*** TEXT PROVIDED Section Begins ***

We were able to obtain a co-crystal structure of one of the CHD binders in complex with CHD (CHD_r1, Fig 2 & S7ac). The co-crystal structure agrees closely with the computational design model with a 0.80 Å Cα-r.m.s.d between the two. All ligand-protein hydrogen bond interactions and hydrogen bond networks were accurately recapitulated (Fig 2b, d), including two hydrogen bonds to the side hydroxyl groups of CHD and a hydrogen bonding network around the CHD head hydroxyl group (CHD_r1, Fig 2c). This structure demonstrates that our interface design pipeline can accurately design detailed protein-ligand interactions.

Figure 2. X-ray crystallography demonstrates accuracy of design approach.

Figure 2.

(a) The crystal structure of CHD_r1 (gray) is very similar to its computational design model (teal). (b-c) The designed sidechain interactions with the three CHD hydroxyl groups and the buttressing hydrogen bonding network are closely recapitulated in the crystal structure (design is colored, crystal structure is in gray). (d) The ligand and the key interacting residues were well resolved with clear electron density. The protein backbone is shown in cartoons, and CHD and the key interacting side chains in sticks. Pink, ligand carbon atoms; red, oxygen; blue, nitrogen; white, polar hydrogen. The residue numbers of the key residues are labeled. Also see Fig S7ac.

Generating higher affinity designs by scaffold resampling

We next sought to generate higher affinity designs by sampling new backbones around the pseudocycle scaffolds which gave rise to the first round hits. We generated ~5000 sequences for each scaffold using proteinMPNN(13) and predicted their structures using AF2(14); this generates backbones which range from 0.5 to 3 Å Ca-r.m.s.d from the starting template (Fig S1b). The pre-generated ligand conformers were docked against the corresponding resampled scaffolds using RifDock(3) generating 10-30 million new docks. After two-step predictor selection, 50,000-500,000 docks were selected for PSSM-based Rosetta design protocol or ligandMPNN design protocols, as described above. 5,000-15,000 de novo designs (Table S1) were selected for a second round of binder screening (see “High-throughput methods for binder identification” in Methods). As expected, the designs from the second round showed significantly higher SC to the ligand compared to the designs from the first round (Fig S1c).

*** TEXT PROVIDED Section Ends ***
*** DATA EXTRACTS Section Begins ***

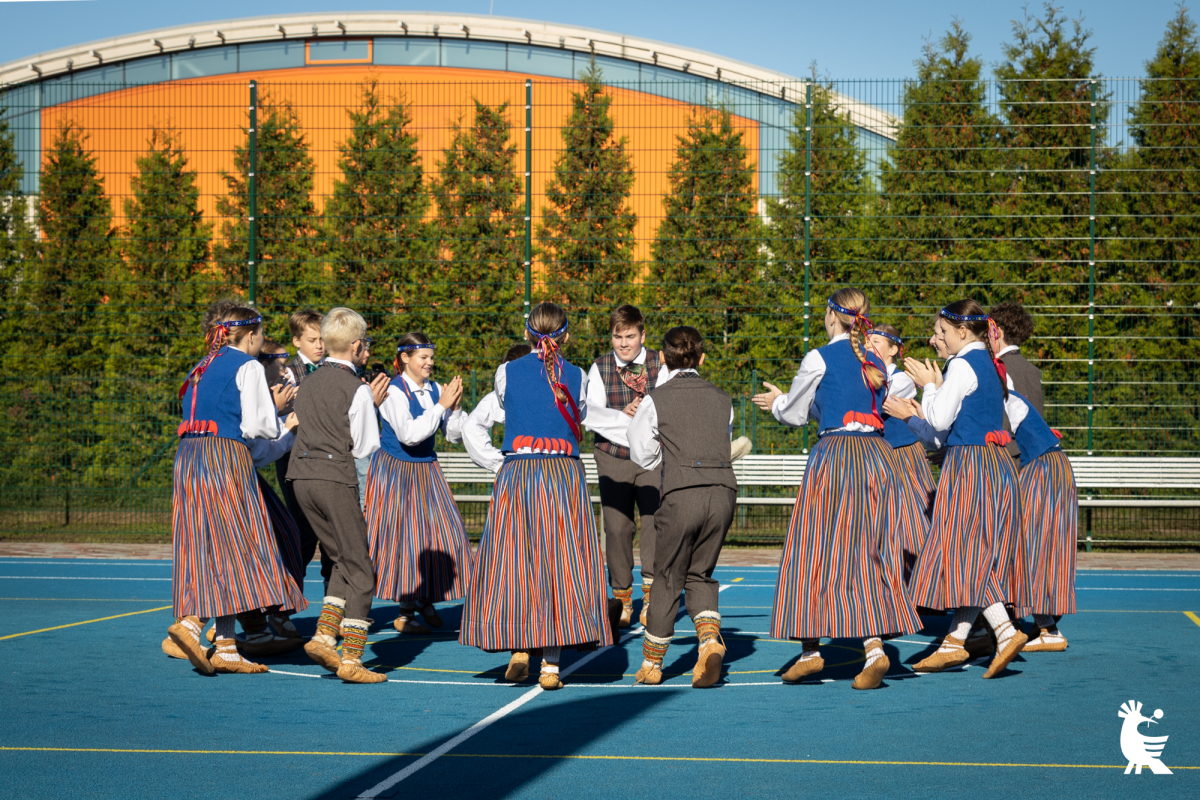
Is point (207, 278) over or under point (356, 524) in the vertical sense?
over

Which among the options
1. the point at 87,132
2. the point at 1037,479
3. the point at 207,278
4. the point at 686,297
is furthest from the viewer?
the point at 87,132

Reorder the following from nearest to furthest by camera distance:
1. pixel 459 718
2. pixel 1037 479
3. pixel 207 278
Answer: pixel 459 718 < pixel 1037 479 < pixel 207 278

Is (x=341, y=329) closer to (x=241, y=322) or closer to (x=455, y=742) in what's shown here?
(x=241, y=322)

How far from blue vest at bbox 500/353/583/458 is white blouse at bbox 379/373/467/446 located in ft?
2.09

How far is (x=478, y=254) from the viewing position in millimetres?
14508

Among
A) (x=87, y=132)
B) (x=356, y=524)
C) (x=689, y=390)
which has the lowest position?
(x=356, y=524)

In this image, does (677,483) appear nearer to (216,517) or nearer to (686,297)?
(216,517)

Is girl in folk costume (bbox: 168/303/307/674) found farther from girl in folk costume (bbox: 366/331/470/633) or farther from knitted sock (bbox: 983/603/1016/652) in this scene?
knitted sock (bbox: 983/603/1016/652)

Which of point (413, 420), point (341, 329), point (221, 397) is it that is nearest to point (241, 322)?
point (221, 397)

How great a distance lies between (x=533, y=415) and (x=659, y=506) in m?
0.94

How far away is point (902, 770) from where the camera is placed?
4.67m

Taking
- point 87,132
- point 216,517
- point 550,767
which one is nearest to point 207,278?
point 87,132

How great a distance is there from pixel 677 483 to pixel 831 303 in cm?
132

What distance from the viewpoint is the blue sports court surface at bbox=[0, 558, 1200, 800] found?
4.48m
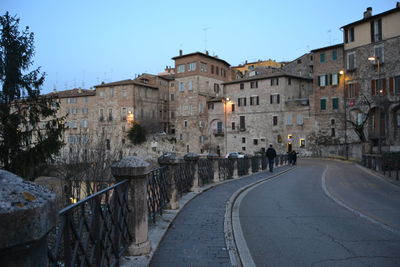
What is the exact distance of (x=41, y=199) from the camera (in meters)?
1.76

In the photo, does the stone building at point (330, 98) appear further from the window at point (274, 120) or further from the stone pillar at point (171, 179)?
the stone pillar at point (171, 179)

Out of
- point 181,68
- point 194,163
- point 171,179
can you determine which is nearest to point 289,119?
point 181,68

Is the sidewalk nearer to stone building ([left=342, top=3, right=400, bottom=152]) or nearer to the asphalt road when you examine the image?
the asphalt road

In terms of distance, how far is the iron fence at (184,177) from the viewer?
10323 millimetres

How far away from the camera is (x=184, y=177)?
36.8 ft

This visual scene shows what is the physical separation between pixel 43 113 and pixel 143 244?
22.0m

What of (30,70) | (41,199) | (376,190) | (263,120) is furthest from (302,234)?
(263,120)

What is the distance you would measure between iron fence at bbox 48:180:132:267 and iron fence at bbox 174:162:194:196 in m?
5.27

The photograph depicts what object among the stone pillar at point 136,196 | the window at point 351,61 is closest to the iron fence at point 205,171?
the stone pillar at point 136,196

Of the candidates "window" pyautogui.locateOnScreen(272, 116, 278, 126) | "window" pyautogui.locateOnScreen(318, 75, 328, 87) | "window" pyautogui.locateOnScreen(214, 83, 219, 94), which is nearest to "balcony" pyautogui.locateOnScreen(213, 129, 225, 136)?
"window" pyautogui.locateOnScreen(272, 116, 278, 126)

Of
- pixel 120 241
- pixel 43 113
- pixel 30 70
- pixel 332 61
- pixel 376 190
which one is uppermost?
pixel 332 61

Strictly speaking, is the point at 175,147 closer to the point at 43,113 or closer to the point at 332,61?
the point at 332,61

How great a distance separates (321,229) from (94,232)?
528cm

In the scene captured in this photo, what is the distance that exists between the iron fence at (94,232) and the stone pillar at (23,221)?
743 millimetres
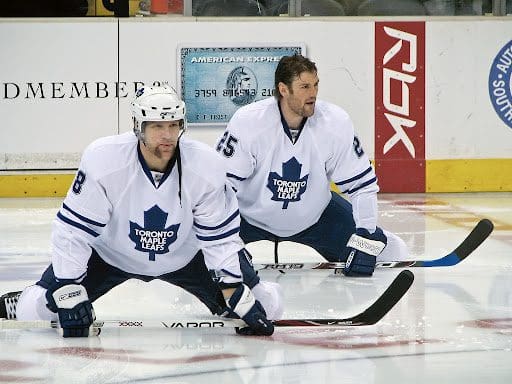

*** DATA EXTRACTS Section Ends ***

[PROMPT]
Copy the portion of the text on CHD binder design that begins at the words "We were able" and ends after the words "detailed protein-ligand interactions.". The items play no part in this exercise.

[FINISHED TASK]
We were able to obtain a co-crystal structure of one of the CHD binders in complex with CHD (CHD_r1, Fig 2 & S7ac). The co-crystal structure agrees closely with the computational design model with a 0.80 Å Cα-r.m.s.d between the two. All ligand-protein hydrogen bond interactions and hydrogen bond networks were accurately recapitulated (Fig 2b, d), including two hydrogen bonds to the side hydroxyl groups of CHD and a hydrogen bonding network around the CHD head hydroxyl group (CHD_r1, Fig 2c). This structure demonstrates that our interface design pipeline can accurately design detailed protein-ligand interactions.